=== Passage for review ===

++++++

Just when we thought it couldn’t get any colder last week, Senator Thom Tillis embarrassed North Carolina again, voting against Loretta Lynch’s nomination as US attorney general.
 
Lynch is the daughter of a Baptist minister from Greensboro who opened his church to protesters during the lunch-counter sit-ins of the 60s.  She attended Harvard University and Harvard Law School.  (Note to Thom:  That is THE Harvard University in Cambridge, not the online, for-profit version.) She has served as the US Attorney for the Eastern District of New York.  She is known as a tough prosecutor of honest-to-God terrorists.
 
To that, all Tillis could muster was, “She was raised right.” Then he declared that the decision to vote against her in the Senate Judiciary Committee, “was the most difficult I’ve had to make in my 45 days on this job.”
 
Only 45 days?  It seems like an eternity already.
 
This “no” vote comes in the same Judiciary Committee meeting where three of the Senate’s most outspoken and curmudgeonly Republican senators--Orrin Hatch, Lindsey Graham and Jeff Flake-- voted for her confirmation. Yes, even Graham, our Confederate flag-waving neighbor to the South--South Carolina that is-- saw his way to a yea vote, because, he said, she is qualified for the job.

++++++

=== Data records ===
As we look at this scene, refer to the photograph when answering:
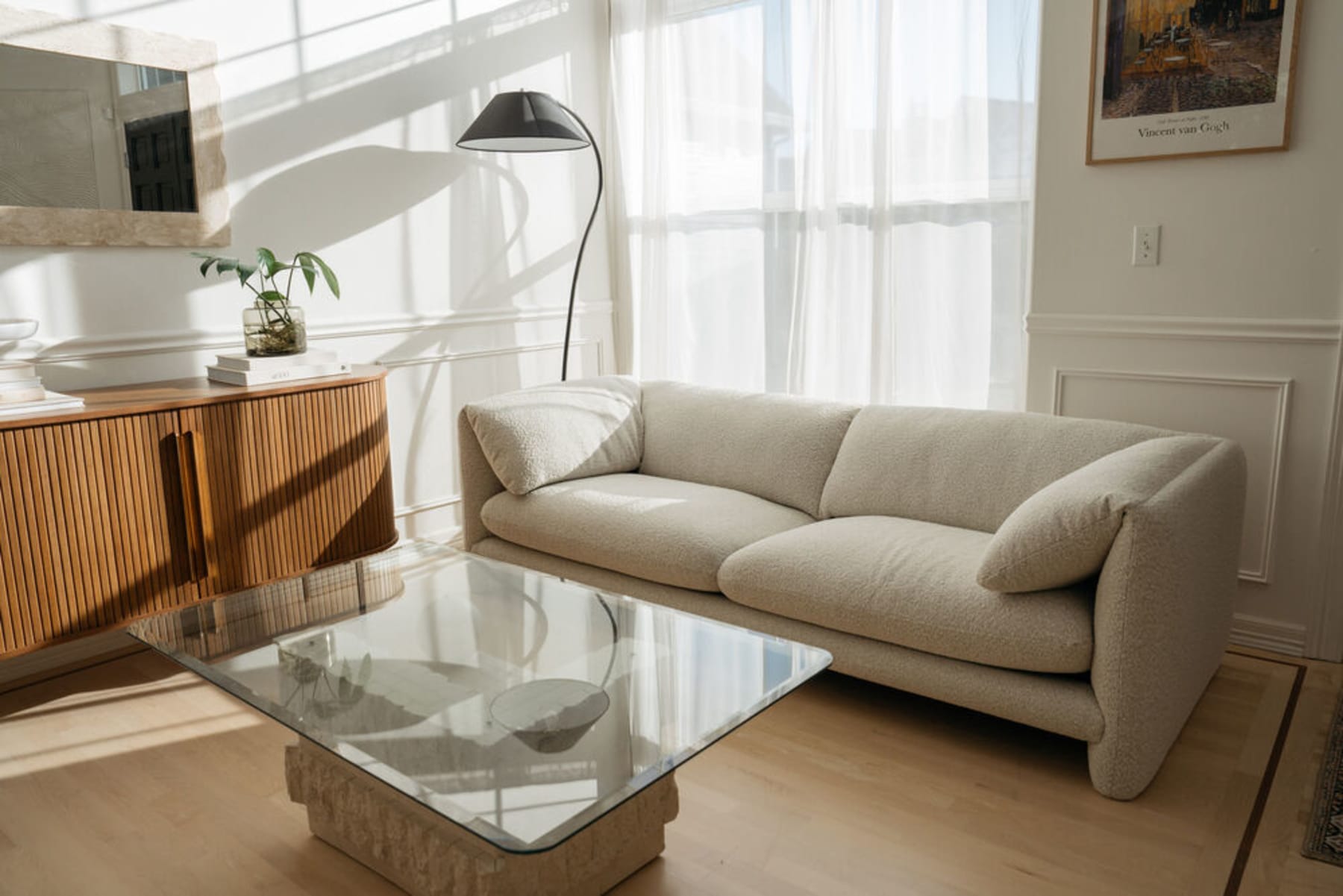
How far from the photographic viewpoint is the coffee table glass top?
1.33m

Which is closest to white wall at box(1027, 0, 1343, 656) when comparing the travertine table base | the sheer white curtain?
the sheer white curtain

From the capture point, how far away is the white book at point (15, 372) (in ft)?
7.29

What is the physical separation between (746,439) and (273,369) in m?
1.38

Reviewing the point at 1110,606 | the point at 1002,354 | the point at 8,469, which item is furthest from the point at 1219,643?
the point at 8,469

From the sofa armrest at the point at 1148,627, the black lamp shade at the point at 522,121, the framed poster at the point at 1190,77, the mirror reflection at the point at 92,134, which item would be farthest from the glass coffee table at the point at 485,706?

++++++

=== Check your understanding ===
**A.** In the commentary on Thom Tillis's vote against Loretta Lynch, what reason does Lindsey Graham give for voting to confirm her? Answer in one to three sentences.
**B.** According to the commentary on Thom Tillis's vote against Loretta Lynch, where has Lynch served as US Attorney?
**C.** Go on with the commentary on Thom Tillis's vote against Loretta Lynch, starting after its final sentence.

=== Expected results ===
**A.** Lindsey Graham voted yea on Lynch's confirmation because, as he said, she is qualified for the job.

**B.** The Eastern District of New York.

**C.**
 
Could it be that Tillis was stung by her unapologetic support for the Justice Department’s lawsuit against North Carolina to overturn its draconian voter ID law—a law Tillis himself championed?
 
When civility and decorum take a backseat to pure meanness and race baiting, it is a cold, dark day in North Carolina. The condescension breaks in icy waves like the slush on Nantucket’s beaches.
 
As Reverend Barber put it, “To see other southern Republican senators put aside the politics of extremism and support attorney Lynch’s nomination and then watch Thom Tillis refuse is a tragic misrepresentation of the values of North Carolina and the call of history.  Shameful,” he said.
 
Shameful indeed.  And, shame on you, too, Richard Burr.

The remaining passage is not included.